From his role at BitMine, Lee explained why publicly traded companies focused on Ethereum have clear structural advantages. First, they can buy ETH by issuing shares when the price is above net asset value, creating a reflexive effect on NAV. Second, they can use convertible bonds and options sales to hedge volatility and reduce financing costs. Third, they have the capacity to acquire other on-chain financial assets. Fourth, they can expand staking businesses, DeFi income, and infrastructure. And fifth, once their ETH position becomes central in the ecosystem, they could turn into strategic assets for institutional acquisitions.
In mid-July, BitMine revealed that its ETH holdings reached 566,776 coins, valued at over $2 billion. That’s nearly 8 times the initial amount from the funding round. Founders Fund took a 9.1% stake, and ARK Invest also bought millions in shares to convert everything into ETH reserves.
What Tom Lee is pointing out is that Ethereum is currently the only major blockchain that meets regulatory adaptability, ecosystem maturity, and economies of scale.
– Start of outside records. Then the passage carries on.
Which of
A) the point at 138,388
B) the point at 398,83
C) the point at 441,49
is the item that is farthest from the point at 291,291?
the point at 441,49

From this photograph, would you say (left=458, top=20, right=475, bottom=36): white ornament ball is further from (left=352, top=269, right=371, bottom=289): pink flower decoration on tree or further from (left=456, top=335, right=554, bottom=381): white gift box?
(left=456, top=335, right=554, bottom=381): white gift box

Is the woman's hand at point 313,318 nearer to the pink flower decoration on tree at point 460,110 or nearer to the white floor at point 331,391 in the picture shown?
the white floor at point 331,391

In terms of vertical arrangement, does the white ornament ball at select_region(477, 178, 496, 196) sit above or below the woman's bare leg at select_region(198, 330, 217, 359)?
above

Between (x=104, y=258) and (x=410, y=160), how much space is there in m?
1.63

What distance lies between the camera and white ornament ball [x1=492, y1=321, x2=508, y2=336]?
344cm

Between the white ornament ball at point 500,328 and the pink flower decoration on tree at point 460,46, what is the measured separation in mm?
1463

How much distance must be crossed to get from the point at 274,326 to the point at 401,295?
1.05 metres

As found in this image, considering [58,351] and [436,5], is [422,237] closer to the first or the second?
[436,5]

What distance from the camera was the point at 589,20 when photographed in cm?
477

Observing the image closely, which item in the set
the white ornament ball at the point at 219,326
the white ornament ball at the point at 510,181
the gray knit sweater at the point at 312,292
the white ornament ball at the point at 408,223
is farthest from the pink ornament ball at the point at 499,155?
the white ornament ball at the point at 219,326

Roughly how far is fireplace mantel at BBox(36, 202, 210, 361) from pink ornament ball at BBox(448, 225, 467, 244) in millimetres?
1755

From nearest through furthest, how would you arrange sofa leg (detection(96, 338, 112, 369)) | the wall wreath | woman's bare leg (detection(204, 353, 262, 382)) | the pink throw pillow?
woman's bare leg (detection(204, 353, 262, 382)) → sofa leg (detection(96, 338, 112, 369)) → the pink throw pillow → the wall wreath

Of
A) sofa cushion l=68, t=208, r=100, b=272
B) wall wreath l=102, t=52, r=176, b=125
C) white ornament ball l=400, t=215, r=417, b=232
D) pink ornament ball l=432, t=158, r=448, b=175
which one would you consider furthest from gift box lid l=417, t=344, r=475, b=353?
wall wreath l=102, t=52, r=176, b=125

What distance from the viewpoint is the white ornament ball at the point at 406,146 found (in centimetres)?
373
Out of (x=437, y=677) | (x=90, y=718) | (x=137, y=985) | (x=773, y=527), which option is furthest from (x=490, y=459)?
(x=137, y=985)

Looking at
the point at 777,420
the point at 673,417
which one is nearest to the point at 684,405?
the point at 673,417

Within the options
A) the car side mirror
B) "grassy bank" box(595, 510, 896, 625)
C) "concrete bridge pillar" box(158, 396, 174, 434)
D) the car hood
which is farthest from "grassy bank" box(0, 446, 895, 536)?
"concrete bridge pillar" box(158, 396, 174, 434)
Platforms like Robinhood are already launching stock tokenization via Ethereum Layer 2. More and more institutions are seeking a chain that hosts real-world assets and complies with regulations, and Ethereum is that meeting point.
Fundstrat analysts set a short-term technical target for ETH at $4,000, with a fair value by year-end between $10,000 and $15,000. Lee commented that allocating ETH at current price levels is an effective way to potentially achieve a tenfold increase for corporate finance.
What’s interesting here is that Lee isn’t a crypto maximalist simply preaching from social media. He’s someone who has been on the institutional side, who has seen market cycles, who was wrong during the telecom bubble in the 90s and learned tough lessons before 2008. Now he’s betting his capital and credibility that Ethereum is the infrastructure of the future for institutions. That says a lot.